Realty sector expects govt to relax norms for repatriation of FDI, ECBs

PTI Updated - March 12, 2018 at 12:21 PM.

Realty sector, which is facing severe credit crunch due to higher interest rates, expects the Government to relax the norms for repatriation of Foreign Direct Investment (FDI) and External Commercial Borrowings (ECBs) in the Budget for 2012-13.

“The real estate sector has witnessed rapid growth in the recent past. However, raising funds continues to be a big constraint for us. We expect some policy decision on FDI in real estate that will benefit the market greatly,” Puranik Builders Managing Director, Mr Shailesh Puranik, said.

The industry expects the Budget, to be announced on March 16, to relax the norms for FDI and ECBs, especially for township projects that will give developers source funds at a much reasonable cost.

Currently, it is not possible for foreign investors to repatriate real estate investment proceeds for three years, which is hampering investment flows, Jone Lang LaSalle Chairman and Country Head, Mr Anuj Puri, said.

“Relaxing norms for repatriation of realty FDI is the need of the hour. The market environment needs to be rendered more investment-friendly,” he said.

Besides this, the sector is hoping to get industry status as it is a major driver for economic growth and generates jobs across various verticals.

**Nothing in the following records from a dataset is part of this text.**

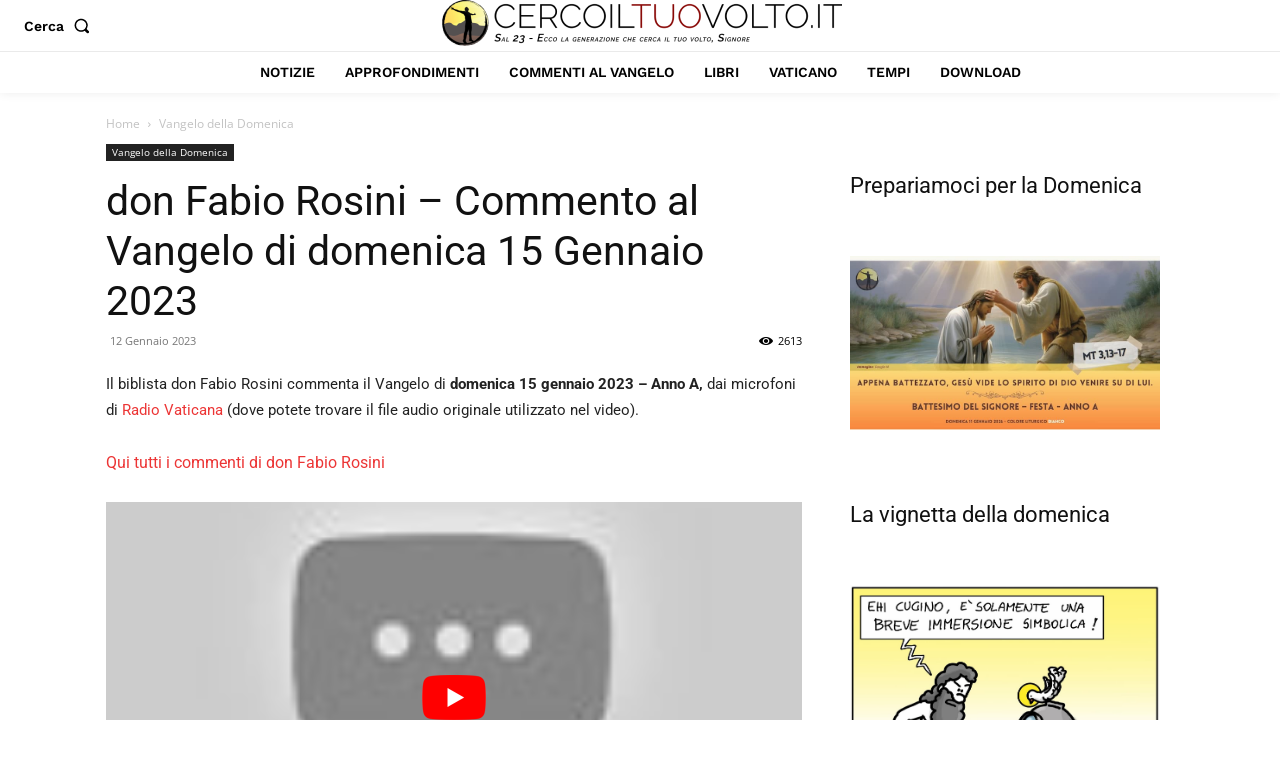

--- FILE ---
content_type: application/javascript; charset=utf-8
request_url: https://fundingchoicesmessages.google.com/f/AGSKWxUG6Y59RYCM8Q2QnZcyeYpHTaZYgJIYG2kh-S_yZr6LJSfledCOwSEp8eeBTFOaLPxuch0W7HQARLxAEYTj7uZP0L_bw2VAw2U8yED7V7aL5hVsj-vVBzRwodCSHgc72_pkIEltIt2X5_P26rqHqLKabfc7x5Cpvv-5Y1nq4pg2D0E2TyBgozRXn0dN/_/ad.epl?/gate-ad-_ad_renderer_/ads/flash_/bannerad2-
body_size: -1292
content:
window['06869eb0-fb00-453f-8e04-03cf25099b22'] = true;

--- FILE ---
content_type: application/javascript; charset=utf-8
request_url: https://fundingchoicesmessages.google.com/f/AGSKWxVJxAkoS4o8Zk3Nzt-1ezJjDU5ActrJip17yLnne-NobLVPU3skNTgP4Yuq4O9-yXtE2lmUovM_9PjUuiUKGj9W3nx7hP_UhcIKPjtq1Bl5kc2BwwoAn-rubmqme6Odtftkx_m3uw==?fccs=W251bGwsbnVsbCxudWxsLG51bGwsbnVsbCxudWxsLFsxNzY4OTY4MDEyLDc3NDAwMDAwMF0sbnVsbCxudWxsLG51bGwsW251bGwsWzcsMTksNiwxNV0sbnVsbCxudWxsLG51bGwsbnVsbCxudWxsLG51bGwsbnVsbCxudWxsLG51bGwsMV0sImh0dHBzOi8vd3d3LmNlcmNvaWx0dW92b2x0by5pdC9kb24tZmFiaW8tcm9zaW5pLWNvbW1lbnRvLWFsLXZhbmdlbG8tZGktZG9tZW5pY2EtMTUtZ2VubmFpby0yMDIzLyIsbnVsbCxbWzgsIjlvRUJSLTVtcXFvIl0sWzksImVuLVVTIl0sWzE2LCJbMSwxLDFdIl0sWzE5LCIyIl0sWzE3LCJbMF0iXSxbMjQsIiJdLFsyOSwiZmFsc2UiXSxbMjgsIltudWxsLFtudWxsLDEsWzE3Njg5NjgwMTIsNzMzODM4MDAwXSwwXV0iXV1d
body_size: 168
content:
if (typeof __googlefc.fcKernelManager.run === 'function') {"use strict";this.default_ContributorServingResponseClientJs=this.default_ContributorServingResponseClientJs||{};(function(_){var window=this;
try{
var qp=function(a){this.A=_.t(a)};_.u(qp,_.J);var rp=function(a){this.A=_.t(a)};_.u(rp,_.J);rp.prototype.getWhitelistStatus=function(){return _.F(this,2)};var sp=function(a){this.A=_.t(a)};_.u(sp,_.J);var tp=_.ed(sp),up=function(a,b,c){this.B=a;this.j=_.A(b,qp,1);this.l=_.A(b,_.Pk,3);this.F=_.A(b,rp,4);a=this.B.location.hostname;this.D=_.Fg(this.j,2)&&_.O(this.j,2)!==""?_.O(this.j,2):a;a=new _.Qg(_.Qk(this.l));this.C=new _.dh(_.q.document,this.D,a);this.console=null;this.o=new _.mp(this.B,c,a)};
up.prototype.run=function(){if(_.O(this.j,3)){var a=this.C,b=_.O(this.j,3),c=_.fh(a),d=new _.Wg;b=_.hg(d,1,b);c=_.C(c,1,b);_.jh(a,c)}else _.gh(this.C,"FCNEC");_.op(this.o,_.A(this.l,_.De,1),this.l.getDefaultConsentRevocationText(),this.l.getDefaultConsentRevocationCloseText(),this.l.getDefaultConsentRevocationAttestationText(),this.D);_.pp(this.o,_.F(this.F,1),this.F.getWhitelistStatus());var e;a=(e=this.B.googlefc)==null?void 0:e.__executeManualDeployment;a!==void 0&&typeof a==="function"&&_.To(this.o.G,
"manualDeploymentApi")};var vp=function(){};vp.prototype.run=function(a,b,c){var d;return _.v(function(e){d=tp(b);(new up(a,d,c)).run();return e.return({})})};_.Tk(7,new vp);
}catch(e){_._DumpException(e)}
}).call(this,this.default_ContributorServingResponseClientJs);
// Google Inc.

//# sourceURL=/_/mss/boq-content-ads-contributor/_/js/k=boq-content-ads-contributor.ContributorServingResponseClientJs.en_US.9oEBR-5mqqo.es5.O/d=1/exm=ad_blocking_detection_executable,frequency_controls_updater_executable,kernel_loader,loader_js_executable,monetization_cookie_state_migration_initialization_executable/ed=1/rs=AJlcJMwtVrnwsvCgvFVyuqXAo8GMo9641A/m=cookie_refresh_executable
__googlefc.fcKernelManager.run('\x5b\x5b\x5b7,\x22\x5b\x5bnull,\\\x22cercoiltuovolto.it\\\x22,\\\x22AKsRol9NzvSTltRNfsC4705SwePXehmVCeXpuliIfxg9ri2aIUhlXMhe0hJhLGv3PvSxerS4XuPMkrKlEN0W8hBZWO_IA6AOznDrY8dkGLepGccKICTjoLZW1oVXznn9goOYzOy01Fg2Dox8lB4hqZmcbnbRMk6Y1g\\\\u003d\\\\u003d\\\x22\x5d,null,\x5b\x5bnull,null,null,\\\x22https:\/\/fundingchoicesmessages.google.com\/f\/AGSKWxV6F8eLJkjq_Ys4s0rC5RPanJVeU9K4IEg3-dO4pVpxJjJaLdH2vGx3NIqdEw1GSpJHWPxxyfnQluKoSUN6z8mc9TtayuEcwLwnaSRSrlnS1__fMdk_v4xWxGLZZ0l4EsBwMDKiTw\\\\u003d\\\\u003d\\\x22\x5d,null,null,\x5bnull,null,null,\\\x22https:\/\/fundingchoicesmessages.google.com\/el\/AGSKWxVFDuKXYxOOoduCLtMkCZcmsscPXpPjfzO96OtqsxNjb8S5LbbVc_SwDnZ16d8DNPMRVSIcbpyvr44sfXLm4kiF6tMrV2xm0bAd8iBbrsPOYJWvEH72jxNeY-CvIlEB7r3ISSi1QQ\\\\u003d\\\\u003d\\\x22\x5d,null,\x5bnull,\x5b7,19,6,15\x5d,null,null,null,null,null,null,null,null,null,1\x5d\x5d,\x5b3,1\x5d\x5d\x22\x5d\x5d,\x5bnull,null,null,\x22https:\/\/fundingchoicesmessages.google.com\/f\/AGSKWxUaJ9cZn5MK6wf9zcvKy6C7bS_nCffmL1kVnKnuWB_XmJ9yWoInFXhZSTZg85MnlzF9zVwjCDYNTh4ctHmsCUItTmyHgyizAC8RS6WFTE_cMcqgb8T2JXE1dkDQSU5pjBUEfLQ50A\\u003d\\u003d\x22\x5d\x5d');}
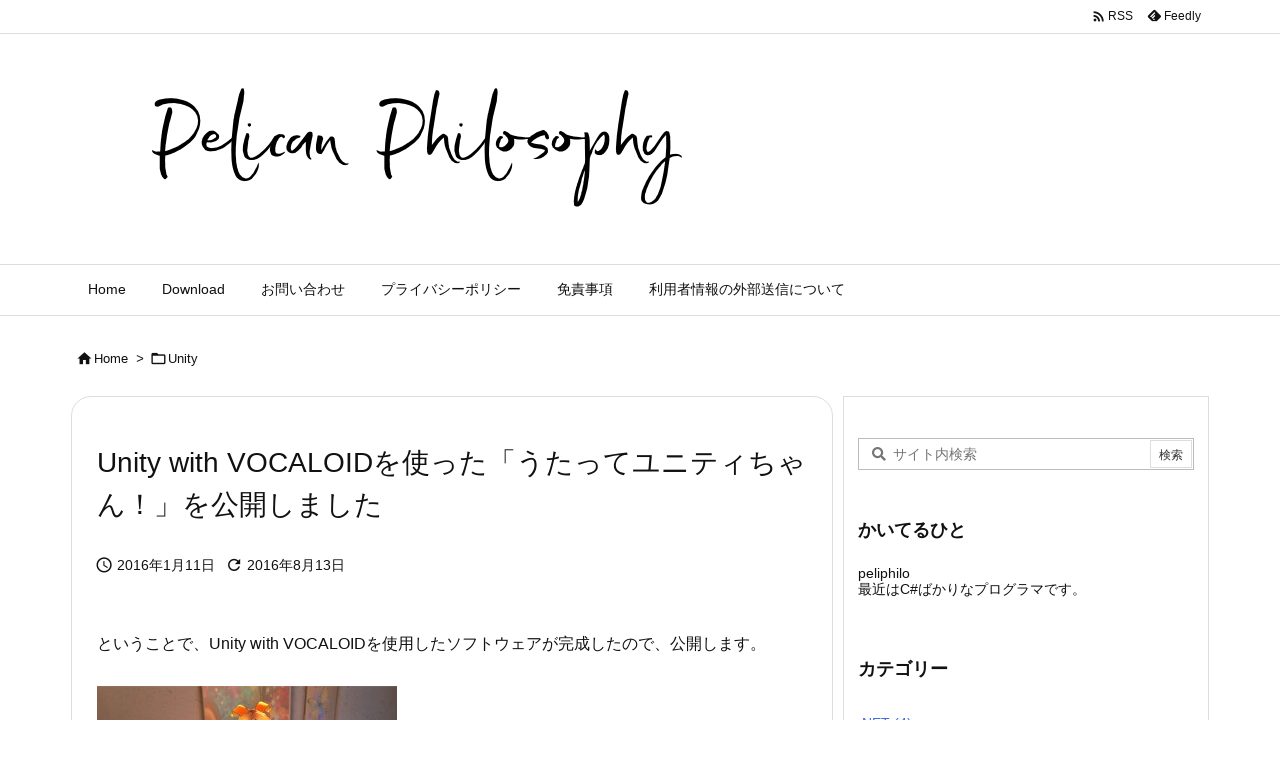

--- FILE ---
content_type: text/html; charset=utf-8
request_url: https://www.google.com/recaptcha/api2/aframe
body_size: 264
content:
<!DOCTYPE HTML><html><head><meta http-equiv="content-type" content="text/html; charset=UTF-8"></head><body><script nonce="pF-T89i4JnFaC37g2StCog">/** Anti-fraud and anti-abuse applications only. See google.com/recaptcha */ try{var clients={'sodar':'https://pagead2.googlesyndication.com/pagead/sodar?'};window.addEventListener("message",function(a){try{if(a.source===window.parent){var b=JSON.parse(a.data);var c=clients[b['id']];if(c){var d=document.createElement('img');d.src=c+b['params']+'&rc='+(localStorage.getItem("rc::a")?sessionStorage.getItem("rc::b"):"");window.document.body.appendChild(d);sessionStorage.setItem("rc::e",parseInt(sessionStorage.getItem("rc::e")||0)+1);localStorage.setItem("rc::h",'1769174953176');}}}catch(b){}});window.parent.postMessage("_grecaptcha_ready", "*");}catch(b){}</script></body></html>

“The real estate sector is the second largest employer contributing 5 per cent to the GDP and generating large-scale jobs across its varied verticals.

“The sector should be given an industry status that will enable developers to have access to debt lending at competitive rates from banks and financial institutions,” said Sunteck Realty Chairman and Managing Director, Mr Kamal Khetan.

Realty players are also expecting sops for affordable housing and want it to be given priority in lending to address the acute housing shortage.